Cada caminho a ser trilhado tem o seu tempo e forma de nascer e de amadurecer. A Rede Brasileira de Trilhas tem se sustentado sobre alicerces fincados em solo firme, construída de baixo para cima, pelo esforço individual e coletivo de pessoas comprometidas com seus respectivos territórios, porém dispostas a contribuir também em um contexto mais amplo.
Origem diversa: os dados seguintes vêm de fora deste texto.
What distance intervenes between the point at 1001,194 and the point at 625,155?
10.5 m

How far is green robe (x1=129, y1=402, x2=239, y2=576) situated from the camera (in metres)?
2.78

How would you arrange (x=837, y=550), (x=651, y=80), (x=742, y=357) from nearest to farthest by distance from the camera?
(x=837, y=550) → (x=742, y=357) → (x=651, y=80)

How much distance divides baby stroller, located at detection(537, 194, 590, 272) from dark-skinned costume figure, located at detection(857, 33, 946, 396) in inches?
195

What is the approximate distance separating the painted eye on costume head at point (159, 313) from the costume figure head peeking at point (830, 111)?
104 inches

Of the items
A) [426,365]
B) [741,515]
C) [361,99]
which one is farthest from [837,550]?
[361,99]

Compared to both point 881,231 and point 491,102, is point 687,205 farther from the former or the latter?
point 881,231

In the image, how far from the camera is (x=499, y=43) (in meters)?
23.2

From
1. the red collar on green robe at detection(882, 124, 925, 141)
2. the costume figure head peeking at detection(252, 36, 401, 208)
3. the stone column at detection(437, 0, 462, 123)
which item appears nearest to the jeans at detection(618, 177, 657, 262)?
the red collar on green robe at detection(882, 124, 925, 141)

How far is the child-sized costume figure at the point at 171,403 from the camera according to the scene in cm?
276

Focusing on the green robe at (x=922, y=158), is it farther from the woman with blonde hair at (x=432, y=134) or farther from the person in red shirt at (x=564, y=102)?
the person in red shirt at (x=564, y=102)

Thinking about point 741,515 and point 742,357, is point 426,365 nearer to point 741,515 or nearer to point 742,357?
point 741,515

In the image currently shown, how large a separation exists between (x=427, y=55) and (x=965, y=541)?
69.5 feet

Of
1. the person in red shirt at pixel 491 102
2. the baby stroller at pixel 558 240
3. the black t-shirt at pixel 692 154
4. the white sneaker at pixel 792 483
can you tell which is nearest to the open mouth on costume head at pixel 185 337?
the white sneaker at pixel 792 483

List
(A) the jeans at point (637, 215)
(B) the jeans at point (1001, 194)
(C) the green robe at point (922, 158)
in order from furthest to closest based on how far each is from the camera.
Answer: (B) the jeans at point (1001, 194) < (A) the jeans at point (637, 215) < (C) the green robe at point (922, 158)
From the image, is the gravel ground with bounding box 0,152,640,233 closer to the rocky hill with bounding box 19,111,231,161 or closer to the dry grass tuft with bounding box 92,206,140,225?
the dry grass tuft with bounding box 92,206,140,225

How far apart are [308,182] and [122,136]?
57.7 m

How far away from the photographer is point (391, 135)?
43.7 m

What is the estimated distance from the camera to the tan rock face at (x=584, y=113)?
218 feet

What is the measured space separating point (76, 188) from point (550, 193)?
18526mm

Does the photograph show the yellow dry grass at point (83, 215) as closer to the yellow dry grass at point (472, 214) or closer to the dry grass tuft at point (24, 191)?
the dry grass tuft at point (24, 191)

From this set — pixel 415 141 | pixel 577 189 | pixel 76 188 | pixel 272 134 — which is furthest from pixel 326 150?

Uma política de governança alinhada ao interesse público pode dar corpo a esta trama reunindo estados e municípios – enquanto entes federativos em seu dever de implementar políticas públicas – e as diferentes frentes cidadãs empenhadas em conectar o país.
Apesar de não serem uma novidade no mundo, no contexto local as trilhas de longo curso – enquanto instrumento para o Sistema Nacional de Unidades de Conservação (SNUC) e de fomento para arranjos produtivos turísticos locais – surgem como uma estratégia inovadora para o desenvolvimento regional e para a conservação da natureza, além dos limites das unidades de conservação. E a Rede Trilhas, enquanto governança nacional, tem pela frente um valioso papel de envolver em seu abraço, com as trilhas do Brasil, um mundo de sonho, poesia e fé.
Camila Bassi, que também é responsável pela diretoria de Rotas Peregrinas junto à Rede Trilhas, está à frente de um processo junto a direção chamado “Pensar em rede”. O trabalho tem como objetivo organizar o pensamento dos envolvidos da Rede Trilhas de forma criativa buscando sua modelagem de negócios. “Neste momento estamos desenhando e estruturando os pilares de desenvolvimento, sua forma de abordagem, método de atuação e prospecção da proposta da Rede. Por meio de um processo participativo e interativo, a direção envolvida manifesta de forma livre, o seu pensar e suas ideias para com os assuntos delineados, assim com opinião e manifestação do todo, poderemos alinhar conceitos, objetivos, visões e o que queremos no hoje e no amanhã para a Rede em nível, local, regional, estadual e nacional”, explicou a diretora.
Parte desse processo é a definição do método de implementação da Rede pela perspectiva das Instâncias de Governança, sejam elas públicas, institucionais ou da sociedade civil. O processo consiste no desenho da metodologia e na proposta de implementação da Rede pela perspectiva do Estado, como agente indutor e ponto focal no processo de articulação com as instâncias de governança em seu território. A proposta está disponível no site da Rede Trilhas e pronta para ser colocada em prática pelos Estados como forma de testá-la e no sentido de promover a melhora contínua do processo.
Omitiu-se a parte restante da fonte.